» **ACTIVITY**: Down to the last line below, repeat the entries word for word and drop the pictures.

» **SUPPLIED INFORMATION**:
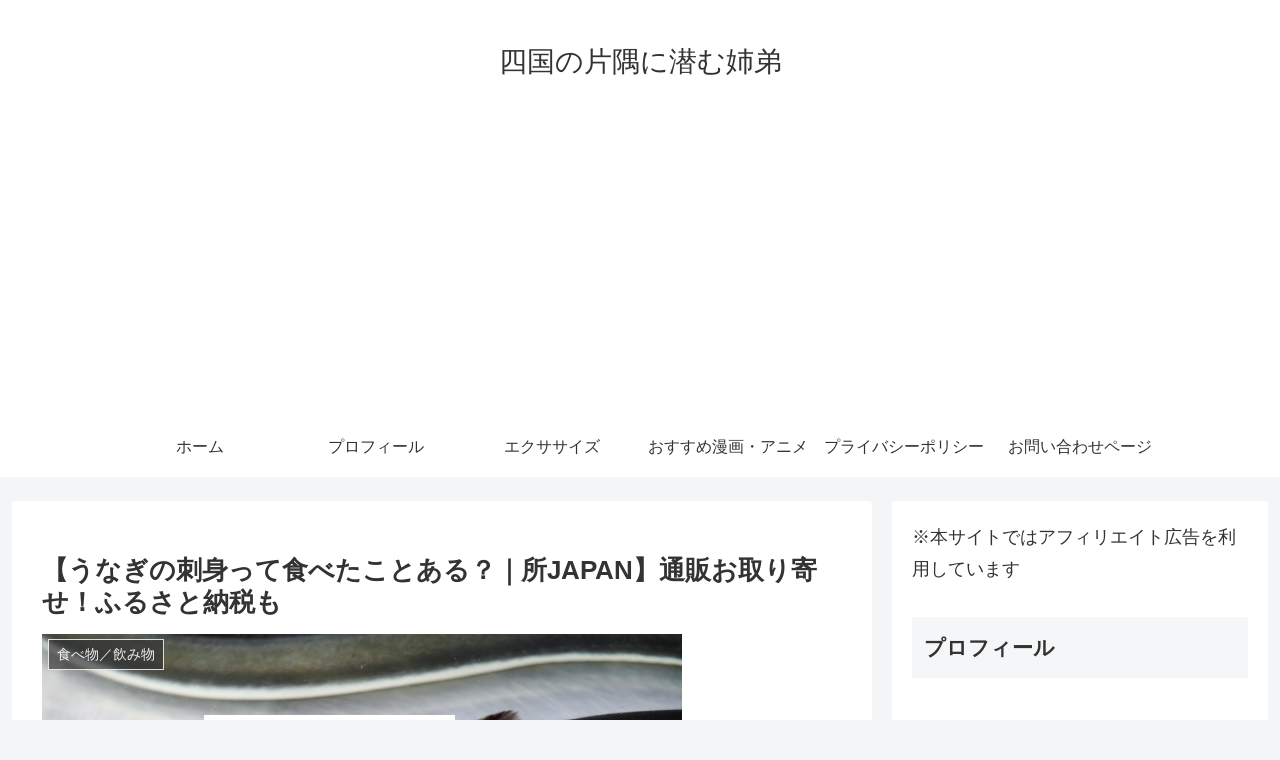

--- FILE ---
content_type: text/html; charset=utf-8
request_url: https://www.google.com/recaptcha/api2/aframe
body_size: 268
content:
<!DOCTYPE HTML><html><head><meta http-equiv="content-type" content="text/html; charset=UTF-8"></head><body><script nonce="9Z5-Dqszh9RpXuqjkXazeA">/** Anti-fraud and anti-abuse applications only. See google.com/recaptcha */ try{var clients={'sodar':'https://pagead2.googlesyndication.com/pagead/sodar?'};window.addEventListener("message",function(a){try{if(a.source===window.parent){var b=JSON.parse(a.data);var c=clients[b['id']];if(c){var d=document.createElement('img');d.src=c+b['params']+'&rc='+(localStorage.getItem("rc::a")?sessionStorage.getItem("rc::b"):"");window.document.body.appendChild(d);sessionStorage.setItem("rc::e",parseInt(sessionStorage.getItem("rc::e")||0)+1);localStorage.setItem("rc::h",'1768622299587');}}}catch(b){}});window.parent.postMessage("_grecaptcha_ready", "*");}catch(b){}</script></body></html>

» **EXERCISE OUTPUT**:
--- FILE ---
content_type: text/html; charset=utf-8
request_url: https://www.google.com/recaptcha/api2/aframe
body_size: 268
content:
<!DOCTYPE HTML><html><head><meta http-equiv="content-type" content="text/html; charset=UTF-8"></head><body><script nonce="9Z5-Dqszh9RpXuqjkXazeA">/** Anti-fraud and anti-abuse applications only. See google.com/recaptcha */ try{var clients={'sodar':'https://pagead2.googlesyndication.com/pagead/sodar?'};window.addEventListener("message",function(a){try{if(a.source===window.parent){var b=JSON.parse(a.data);var c=clients[b['id']];if(c){var d=document.createElement('img');d.src=c+b['params']+'&rc='+(localStorage.getItem("rc::a")?sessionStorage.getItem("rc::b"):"");window.document.body.appendChild(d);sessionStorage.setItem("rc::e",parseInt(sessionStorage.getItem("rc::e")||0)+1);localStorage.setItem("rc::h",'1768622299587');}}}catch(b){}});window.parent.postMessage("_grecaptcha_ready", "*");}catch(b){}</script></body></html>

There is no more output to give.